Uno de
los más grandes compositores del siglo XX ha sido Ígor Stravinski, músico de
origen ruso nacionalizado norteamericano, que utiliza también una gran
orquesta. En su ballet Le Sacre du Printemps, de 1913, se sobrepasa el
centenar de músicos. Casi nunca llega a utilizarlos todos al mismo tiempo, sino
que los va empleando por grupos o sectores orquestales, sonando cada uno de
ellos por separado.
Stravinski
se vale de recursos sonoros que van apareciendo a través de la obra, por lo que
su técnica, en este sentido, se refiere más bien a un asunto de colorido, matices
o color orquestal. Es uno de los músicos del siglo XX que ha utilizado con
cierta frecuencia instrumentos como el piano y el xilófono entremezclados con
la orquesta.También se puede citar, a
título de ejemplo de la orquesta de Stravinski a Petrushka,El pájaro de fuego
o, dentro del género menor, la reducida elección instrumental de La historia del soldado, en la que
intervienen un instrumento agudo y uno grave de cada familia: un violín y un
contrabajo, un cornetín y un trombón, un clarinete y un fagot, todo ello
acompañado de un rico despliegue de la percusión.
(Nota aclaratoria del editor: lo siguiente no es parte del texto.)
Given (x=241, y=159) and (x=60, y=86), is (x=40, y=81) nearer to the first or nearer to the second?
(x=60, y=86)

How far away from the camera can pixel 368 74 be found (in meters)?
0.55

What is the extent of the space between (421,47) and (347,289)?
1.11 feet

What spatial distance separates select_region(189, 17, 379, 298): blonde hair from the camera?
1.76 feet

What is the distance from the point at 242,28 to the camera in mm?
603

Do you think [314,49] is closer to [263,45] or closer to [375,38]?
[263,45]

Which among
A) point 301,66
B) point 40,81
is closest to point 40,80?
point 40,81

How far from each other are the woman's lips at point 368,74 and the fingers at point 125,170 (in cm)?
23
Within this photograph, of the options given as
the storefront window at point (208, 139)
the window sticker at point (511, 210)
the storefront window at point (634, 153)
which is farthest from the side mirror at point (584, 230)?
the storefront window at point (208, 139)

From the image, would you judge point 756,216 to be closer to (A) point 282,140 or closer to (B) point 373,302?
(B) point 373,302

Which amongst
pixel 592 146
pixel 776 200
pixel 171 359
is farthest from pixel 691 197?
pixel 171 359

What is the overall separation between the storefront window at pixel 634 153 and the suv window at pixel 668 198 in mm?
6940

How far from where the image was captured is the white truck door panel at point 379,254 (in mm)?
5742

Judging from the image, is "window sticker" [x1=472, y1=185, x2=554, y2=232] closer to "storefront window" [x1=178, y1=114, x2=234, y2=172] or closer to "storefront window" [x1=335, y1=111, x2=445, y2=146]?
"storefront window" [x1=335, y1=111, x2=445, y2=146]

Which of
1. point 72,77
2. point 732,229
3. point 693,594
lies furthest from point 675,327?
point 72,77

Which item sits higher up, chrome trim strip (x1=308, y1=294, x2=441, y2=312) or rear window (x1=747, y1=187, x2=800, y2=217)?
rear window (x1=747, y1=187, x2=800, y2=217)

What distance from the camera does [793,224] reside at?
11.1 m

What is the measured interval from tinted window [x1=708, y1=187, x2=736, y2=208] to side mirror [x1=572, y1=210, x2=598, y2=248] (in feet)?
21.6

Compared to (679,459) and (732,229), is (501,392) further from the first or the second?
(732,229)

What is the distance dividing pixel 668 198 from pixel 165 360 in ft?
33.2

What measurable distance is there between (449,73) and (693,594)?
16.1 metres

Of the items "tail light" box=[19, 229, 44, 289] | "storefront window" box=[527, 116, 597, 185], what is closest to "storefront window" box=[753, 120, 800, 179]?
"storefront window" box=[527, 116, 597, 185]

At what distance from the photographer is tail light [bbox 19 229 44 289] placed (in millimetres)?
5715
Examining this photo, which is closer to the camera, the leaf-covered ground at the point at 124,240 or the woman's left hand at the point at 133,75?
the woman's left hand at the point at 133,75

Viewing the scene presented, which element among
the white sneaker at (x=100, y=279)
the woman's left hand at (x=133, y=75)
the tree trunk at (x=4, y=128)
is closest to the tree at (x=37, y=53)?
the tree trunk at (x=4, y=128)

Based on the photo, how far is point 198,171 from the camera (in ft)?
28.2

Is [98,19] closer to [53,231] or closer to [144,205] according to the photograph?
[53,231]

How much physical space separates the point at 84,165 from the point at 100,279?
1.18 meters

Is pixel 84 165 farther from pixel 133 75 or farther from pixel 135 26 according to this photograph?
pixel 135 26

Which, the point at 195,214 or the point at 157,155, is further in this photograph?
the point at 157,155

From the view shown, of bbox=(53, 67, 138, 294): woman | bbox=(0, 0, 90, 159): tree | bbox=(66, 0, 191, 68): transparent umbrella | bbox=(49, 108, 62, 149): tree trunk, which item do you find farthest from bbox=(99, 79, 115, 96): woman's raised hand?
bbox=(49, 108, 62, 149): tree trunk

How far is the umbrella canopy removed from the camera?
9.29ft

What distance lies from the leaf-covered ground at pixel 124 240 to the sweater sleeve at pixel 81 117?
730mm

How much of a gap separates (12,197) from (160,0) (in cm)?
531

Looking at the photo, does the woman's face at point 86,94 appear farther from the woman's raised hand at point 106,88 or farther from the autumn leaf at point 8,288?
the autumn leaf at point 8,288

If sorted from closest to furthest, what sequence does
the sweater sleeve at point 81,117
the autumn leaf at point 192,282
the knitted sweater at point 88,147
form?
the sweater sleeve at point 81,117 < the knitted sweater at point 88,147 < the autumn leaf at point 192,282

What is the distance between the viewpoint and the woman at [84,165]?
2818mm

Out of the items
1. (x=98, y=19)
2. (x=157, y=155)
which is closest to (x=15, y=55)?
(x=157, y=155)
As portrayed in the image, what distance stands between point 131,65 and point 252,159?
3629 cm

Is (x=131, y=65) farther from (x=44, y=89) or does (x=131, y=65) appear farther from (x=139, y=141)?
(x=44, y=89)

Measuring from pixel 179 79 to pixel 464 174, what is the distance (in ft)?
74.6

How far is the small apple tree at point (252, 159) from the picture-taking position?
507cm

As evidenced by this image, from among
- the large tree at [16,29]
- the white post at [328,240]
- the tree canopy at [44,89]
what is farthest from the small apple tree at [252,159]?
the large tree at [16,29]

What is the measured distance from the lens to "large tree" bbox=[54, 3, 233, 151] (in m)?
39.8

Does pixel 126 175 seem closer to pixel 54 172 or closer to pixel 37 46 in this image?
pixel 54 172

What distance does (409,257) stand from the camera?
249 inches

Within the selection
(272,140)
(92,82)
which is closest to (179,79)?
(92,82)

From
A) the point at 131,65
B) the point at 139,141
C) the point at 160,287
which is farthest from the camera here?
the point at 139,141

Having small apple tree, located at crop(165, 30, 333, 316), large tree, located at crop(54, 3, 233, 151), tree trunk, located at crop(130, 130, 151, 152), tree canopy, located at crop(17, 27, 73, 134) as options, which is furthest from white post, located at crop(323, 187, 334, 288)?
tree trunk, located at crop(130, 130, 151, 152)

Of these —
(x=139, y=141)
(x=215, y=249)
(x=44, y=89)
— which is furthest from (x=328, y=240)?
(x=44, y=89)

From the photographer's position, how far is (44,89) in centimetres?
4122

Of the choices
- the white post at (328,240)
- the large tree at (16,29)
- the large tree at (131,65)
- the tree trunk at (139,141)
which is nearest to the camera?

Schoenberg comenzó las Cinco Piezas Orquestales el 23 de mayo
de 1909. Henry Wood dirigió el estreno en Londres, el 9 de marzo de 1912. La
obra fue recibida con descocierto por parte de la prensa y el público. No había
mucha gente entonces que comprendiera el nuevo lenguaje. Ahora que han pasado
muchos años, comprendemos mucho mejor los nuevos sonidos y procedimientos... Después
de la fastuosidad post-romántica, el siglo XX se ha permitido el lujo de
investigar y profundizar en la esencia misma del timbre; su especulación le ha
llevado a descubrir aspectos inhabituales en la manera de tratar los
instrumentos de siempre, que puede usar del trémolo labial en los instrumentos
de viento (frullato o flatterzunge), etc. Poco a poco se ha
conseguido una sonoridad “siglo XX” con una cantidad importante de recursos que
amplifica y prolonga los medios tradicionales. Una partitura de Schoenberg o de
Berg suele estar vestida con tal lujo de detalles, poblada de tal cantidad de
matices, que su lectura resulta en extremo ardua y compleja.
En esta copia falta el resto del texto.